Sustainability Oxford 2023

Thoughtful ESG engagement the epitome of good active management: Pictet

Yuko Takano

Investors’ approach to ESG has evolved considerably, particularly in the area of engagement with portfolio companies, and encouraging change through active and targeted engagement is “the epitome of what active managers can do,” according to Yuko Takano, senior investment manager, equities, at Pictet Asset Management in the UK.

Speaking at the Sustainability in Practice conference, organised by and held at Oxford University, Takano said ESG was initially more exclusion-focussed, and evolved towards investing in the leaders in various sectors, but “through backward-looking third-party ratings and not really looking out into the future, which created a lot of valuation bubbles.”

Today’s approach, which she dubbed “ESG 3.0,” goes back to fundamental investing and looks at companies in a holistic manner, she said, “and this is where engagement really comes into play.”

In a panel discussion about accelerating companies’ sustainability alignment through engagement, Takano gave several examples of encouraging change in portfolio companies “in a judicious and thoughtful way.”

One was PG&E, a northern California utility company which formerly had significant fire risk and insurance risk and almost went bankrupt. Investor engagement helped the company to accelerate the process of putting electrical wires underground, which supported a regain a lot of credibility in the market. 

“It’s been one of our best performing stocks,” Takano said.

Another example was Baker Hughes, an oil services company, which is “not a typical company that an ESG fund would own,” but Pictet was attracted to its unique compression technology which had applications in gas, carbon capture and hydrogen.

Engagement encouraged the company to accelerate investment in this area, focusing on the positive outcomes to the environment and potentially greater margins.

A third study was Japanese carmaker Toyota, where engagement from a range of investors encouraged the company to greater disclosure around its technological roadmap in terms of EV commitments, resulting in its share price to leap.

Michael Marshall, head of engagement at Railpen in the UK, said it was important to focus on the “ecosystem for stewardship,” as “a well-intentioned investor–one with net zero ambitions–may not thrive in a broken system.” Collective action is important, he said.
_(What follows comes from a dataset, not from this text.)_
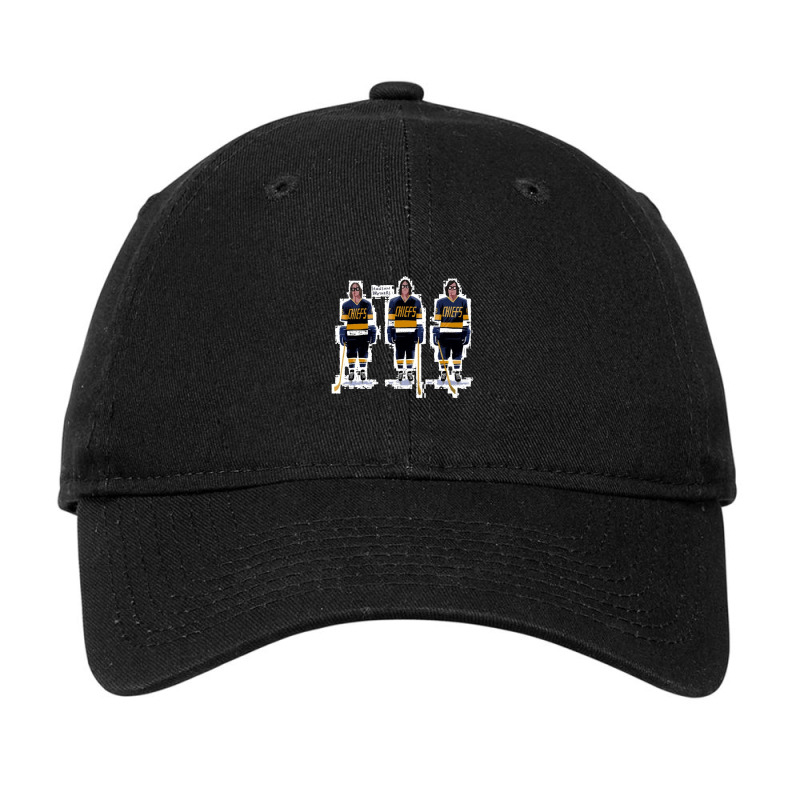 Hanson Brothers Slap Shot! Adjustable Cap by cm-arts | Artistshot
For Railpen this includes being part of the Paris Aligned Investment Initiative from inception and grappling with difficult questions like “trying to define what it could mean for a diversified investor to be aligned with the Paris Agreement.”

Railpen also co-authored the Net Zero Stewardship Toolkit; has formed a trans-Atlantic coalition with some American pension funds to push against dual-class share structures and increase voting rights; and participated in a range of other initiatives.
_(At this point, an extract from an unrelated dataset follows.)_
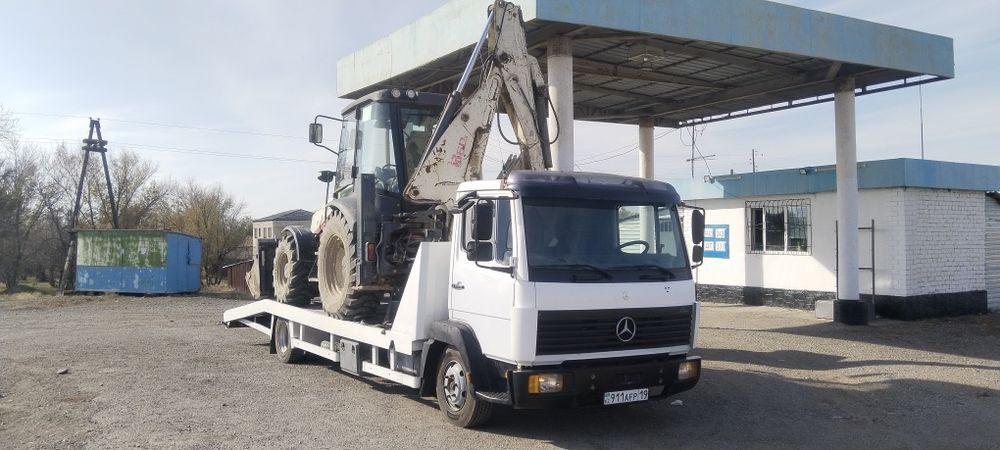 Услуги эвакуатора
Innes McKeand, head of strategic equities at USS Investment Management in the UK, said engagement with public companies was “very, very hard,” and can take years for minor wins. Sometimes the quicker solution is to engage policymakers and governments to legislate against, for example, plastic bottles. 
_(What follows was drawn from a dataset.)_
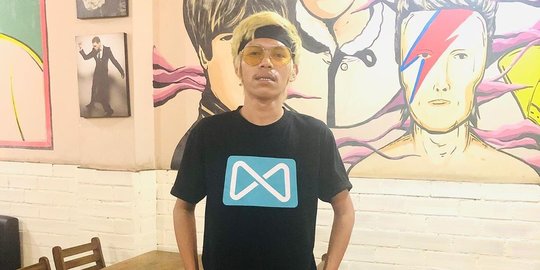 6 Potret Gabe Welly Panggabean, Penyanyi yang Disebut 'Kembaran' Atta Halilintar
“Get the government or policymakers to change the rules of the game: that’s where we should be changing our influence and our focus, and that’s one of the things we’re trying to get our heads around as a fund,” McKeand said. 

“That involves a lot of difficult things for trustees to grapple with: What’s our reputation risk appetite? How do we engage with governments effectively? How do we move the needle?”

Chair Amanda White, director of international at Conexus Financial–the publisher of–asked Rossitsa Stoyanova, chief investment officer at IMCO in Canada, how she was approaching engagement with the fund’s private assets.

Stovanova said with around 40 per cent of its portfolio in private assets, IMCO has identified that investing in the energy transition “is one of the biggest opportunities of our lifetime,” and has developed in-house expertise to help portfolio companies transition and decarbonise.

“It starts from the top of the house in developing the expertise, and then I’m going to get to the engagement,” Stovanova said. 

Engagement then involves picking general partners based not just on their returns but their ESG goals and beliefs to ensure long-term alignment, and working with them to create decarbonising plans that will “make the company more valuable in the future,” she said.

Han Yik, senior advisor to the chief investment officer – stewardship, at New York State Teachers’ Retirement System in the US, said NYS was a slow mover on ESG but had the advantage of learning from others’ mistakes.

Engagement with high emitters in the portfolio has to be more than a tick-the-box exercise, Yik said, and involves building trust and accountability with decision-makers, rather than just dealing with investor relations.